4. Blake Snell: Rated by Baseball America and MLB.com as a top-20 prospect prior to last season, Snell looked comfortable during his 19 starts at the major league level. He finished with a 3.54 ERA in 89 innings, across which he struck out almost 10 batters per nine innings while giving up just five home runs. Snell was fairly consistent throughout the year with comparable ERAs in the first and second half.[Kenny2]
One of his best starts came in the hitter-friendly confines of Coors Field, pitching six innings shutout ball against the Rockies while striking out nine. Now entering his sophomore season, it’s hoped the 24-year-old southpaw can become a consistent threat in the Rays rotation this year.

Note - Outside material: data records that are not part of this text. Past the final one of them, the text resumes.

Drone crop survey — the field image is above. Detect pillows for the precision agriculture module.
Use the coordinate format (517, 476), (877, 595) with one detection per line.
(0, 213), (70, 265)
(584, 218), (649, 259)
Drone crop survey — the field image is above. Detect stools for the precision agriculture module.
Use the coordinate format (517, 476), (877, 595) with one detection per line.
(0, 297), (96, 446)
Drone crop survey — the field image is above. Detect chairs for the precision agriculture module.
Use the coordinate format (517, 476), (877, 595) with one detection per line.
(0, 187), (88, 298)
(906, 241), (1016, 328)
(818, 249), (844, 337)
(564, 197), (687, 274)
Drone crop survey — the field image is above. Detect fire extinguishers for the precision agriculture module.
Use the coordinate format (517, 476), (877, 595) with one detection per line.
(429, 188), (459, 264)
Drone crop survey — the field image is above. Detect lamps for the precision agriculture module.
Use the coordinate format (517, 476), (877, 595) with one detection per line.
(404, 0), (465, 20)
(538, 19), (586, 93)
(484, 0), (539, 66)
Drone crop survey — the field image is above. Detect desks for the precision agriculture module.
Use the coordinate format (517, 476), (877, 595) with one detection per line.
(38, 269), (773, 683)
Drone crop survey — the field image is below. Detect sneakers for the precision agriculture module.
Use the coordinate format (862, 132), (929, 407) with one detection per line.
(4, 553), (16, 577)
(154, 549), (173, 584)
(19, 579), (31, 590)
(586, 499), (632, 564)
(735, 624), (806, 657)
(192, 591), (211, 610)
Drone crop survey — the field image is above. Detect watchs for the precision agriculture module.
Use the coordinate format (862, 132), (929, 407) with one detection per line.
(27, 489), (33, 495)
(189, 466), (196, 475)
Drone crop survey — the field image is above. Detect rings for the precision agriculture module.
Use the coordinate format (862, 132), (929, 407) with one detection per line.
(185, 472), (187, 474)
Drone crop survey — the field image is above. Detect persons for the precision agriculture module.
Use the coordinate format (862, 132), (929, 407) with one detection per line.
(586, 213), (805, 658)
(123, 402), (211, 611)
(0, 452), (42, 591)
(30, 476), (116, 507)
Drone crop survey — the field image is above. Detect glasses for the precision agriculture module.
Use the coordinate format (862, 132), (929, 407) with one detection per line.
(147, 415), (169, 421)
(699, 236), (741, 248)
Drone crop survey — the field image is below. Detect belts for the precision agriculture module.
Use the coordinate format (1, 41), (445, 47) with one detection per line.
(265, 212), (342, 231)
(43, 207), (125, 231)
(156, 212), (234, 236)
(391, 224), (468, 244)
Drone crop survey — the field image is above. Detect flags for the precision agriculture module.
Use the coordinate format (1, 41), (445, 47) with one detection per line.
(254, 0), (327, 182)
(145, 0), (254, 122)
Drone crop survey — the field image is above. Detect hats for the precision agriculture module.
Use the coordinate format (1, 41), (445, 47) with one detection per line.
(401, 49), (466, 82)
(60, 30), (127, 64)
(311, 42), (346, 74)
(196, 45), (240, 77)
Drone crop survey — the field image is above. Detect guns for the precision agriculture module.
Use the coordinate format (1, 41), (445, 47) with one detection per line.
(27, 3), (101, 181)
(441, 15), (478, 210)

5. Matt Andriese: While much better utilized in swingman type role, Andriese enters 2017 as Tampa Bay’s fifth starter. Overall, Andriese threw 127 2/3 innings last year with the majority of those coming as a starter. In 19 starts, he held a 4.80 ERA while striking out an average of 7.7 batters per nine innings.
He started off the season quite well, going a perfect 3-0 in his first five starts as he held a 2.36 ERA across that stretch. The right-hander will likely return to a swing role later in the season when the Rays inevitably call up top pitching prospect Jose De Leon. Until that day arrives, Andriese and others will endeavor to pitch five or six solid innings.